How the tagging looks
| Token | BIO tag |
|---|---|
| Sundar | B-PER |
| Pichai | I-PER |
| joined | O |
| B-ORG | |
| in | O |
| 2004 | B-DATE |
How to build an NER model on TensorTurn (no code)
- Prepare your token-labeled data in a CoNLL-style or two-column (token, tag) format and import it.
- Run the health check to catch duplicate sentences, inconsistent tags and class imbalance across your tag set.
- In chat: 'Train a token classifier to predict the BIO tag from each token and its context window; report entity-level precision, recall and F1.'
- TensorTurn builds the context features, trains the classifier, and self-heals any failing cell (up to 100 retries).
- Review entity-level precision, recall and F1 per entity type, and the confusion matrix to see which types get mixed up.
- Deploy a /predict endpoint that takes raw text and returns the tagged entity spans.
How it is evaluated, and how accurate it gets
Do not judge NER on plain per-token accuracy, because O tokens dominate — a model that tags everything O can be 90% 'accurate' and find nothing. The right metric is entity-level precision, recall and F1 (the seqeval standard), where an entity only counts as correct if its full span and type match. For well-cued entities with regular structure — dates, emails, phone numbers, IDs, product codes — a classic classifier can reach high F1. For open-ended PERSON and ORG names in noisy text, expect noticeably lower F1, especially on names it never saw in training. More labeled data and a tighter, well-defined tag set are the most reliable ways to raise it.
Deploy as an API
Publish an authenticated /predict endpoint on Modal that scales to zero when idle, secured with a SHA-256-hashed Bearer key and per-call logging. The served pipeline tokenizes incoming text, rebuilds the same context features, applies the classifier and returns the entity spans, so you send raw text and get back structured entities. The playground provides cURL, JavaScript, Python and Rust snippets to wire it into a document-processing flow.

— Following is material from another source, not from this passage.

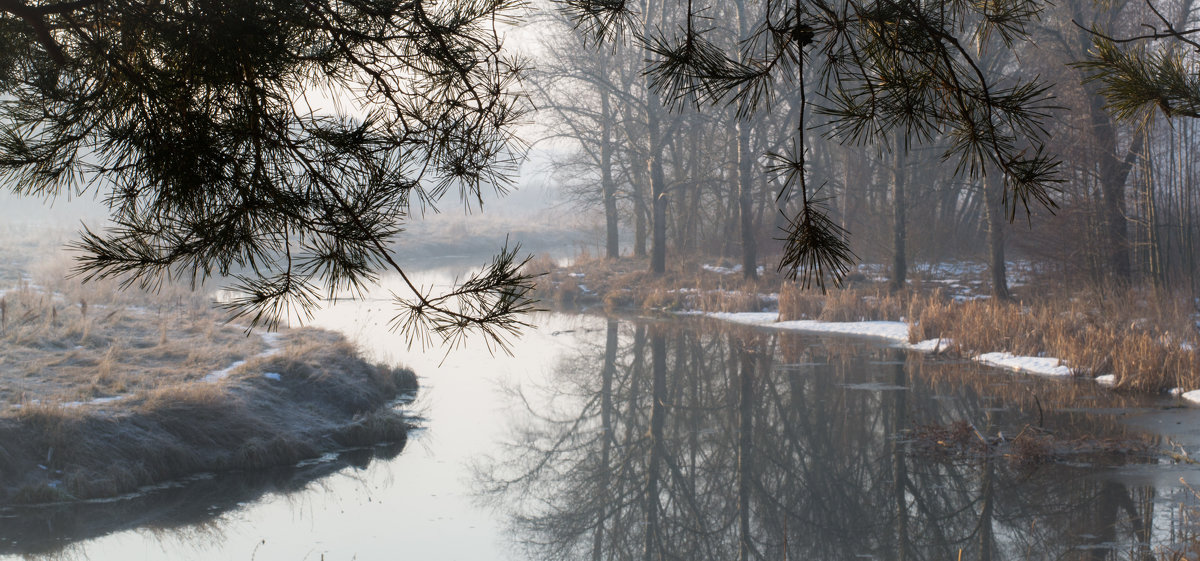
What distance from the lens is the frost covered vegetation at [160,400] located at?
7527 millimetres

Frequently asked questions
Is this a large language model or a transformer?
No. TensorTurn builds a classic feature-based token classifier (scikit-learn, XGBoost or a small PyTorch net) over context features. It is fast and effective for well-cued entities, but it does not reason about language like a fine-tuned transformer.
What data format do I need for NER?
Token-labeled text, typically in BIO tags (B-PER, I-PER, O, and so on), in a CoNLL-style two-column layout where each row is a token and its tag.

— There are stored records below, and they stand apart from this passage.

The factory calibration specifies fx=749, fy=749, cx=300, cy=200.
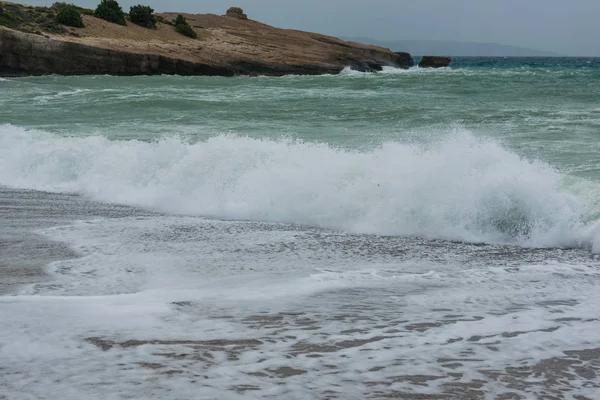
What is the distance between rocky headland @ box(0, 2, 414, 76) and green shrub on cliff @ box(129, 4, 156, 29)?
515 mm

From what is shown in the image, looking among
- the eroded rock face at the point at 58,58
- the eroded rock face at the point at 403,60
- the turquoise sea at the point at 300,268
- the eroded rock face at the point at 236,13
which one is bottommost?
the turquoise sea at the point at 300,268

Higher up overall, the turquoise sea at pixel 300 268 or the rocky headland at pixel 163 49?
the rocky headland at pixel 163 49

How is NER accuracy measured?
By entity-level precision, recall and F1 (the seqeval standard), where a prediction counts only if the whole span and its type match. Plain token accuracy is misleading because non-entity O tokens dominate.

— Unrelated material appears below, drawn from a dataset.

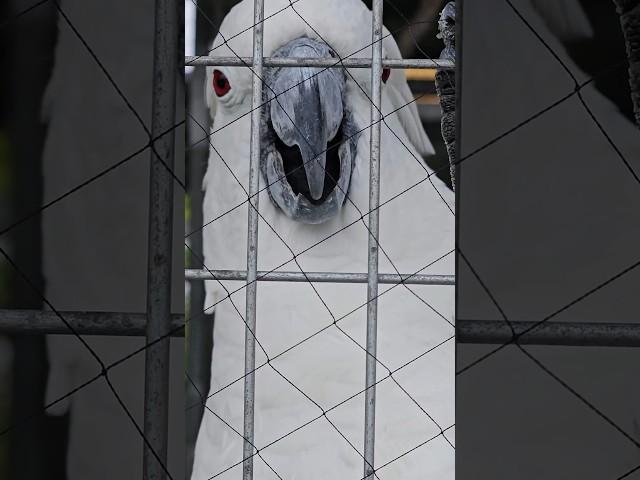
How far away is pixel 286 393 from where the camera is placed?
1564mm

Which entity types work best?
Types with strong local patterns — dates, emails, phone numbers, IDs, product codes — score highest. Open-ended person and organization names in messy text are harder, especially names unseen in training.
How much labeled text do I need?
Enough tagged examples of each entity type, and more for rare types, because entity tokens are heavily outnumbered by non-entity tokens. Consistent tagging matters as much as volume.
How do I deploy the NER model?
Publish a /predict endpoint that takes raw text and returns tagged spans. The served pipeline handles tokenization and feature-building, and the playground gives cURL, Python, JavaScript and Rust snippets.